In addition to concerns about my siblings’ reactions to my work, I have the fears that every writer has:  is my book worthy of publication?  I have no doubt that the story is an important one.  It’s worth telling of my mother’s transformation from a woman with tremendous insecurities – one who viewed herself primarily as a platform from which her husband and children could fly – to a confident high school teacher capable of dramatically changing the lives of her students.  But have I done the story justice?

I’m not a writer by training or career; I majored in civil engineering in school and worked for years in operations.  I was a good business writer, able to concisely get my point across.  But there’s a huge difference between that and writing a book that reads like a novel.  I didn’t start out to do that.  I started out to support my mother as she wrote her journal.  It just happened.

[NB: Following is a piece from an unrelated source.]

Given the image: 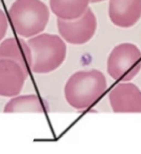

Along the way, I’ve had a lot of people helping me.  Friends read my early efforts and openly shared what touched them and what was boring.  I found an editor who was willing to take me on and taught me how to move beyond my mom’s journal that basically said what happened.  She encouraged me to instead create entire scenes, complete with characters and setting, as if I were describing a movie script.  Then there was the writer friend who shared with me that all writers felt the same insecurities; he said to ignore the devil on my shoulder telling me that my work wasn’t good enough.  The trick was to just keep writing.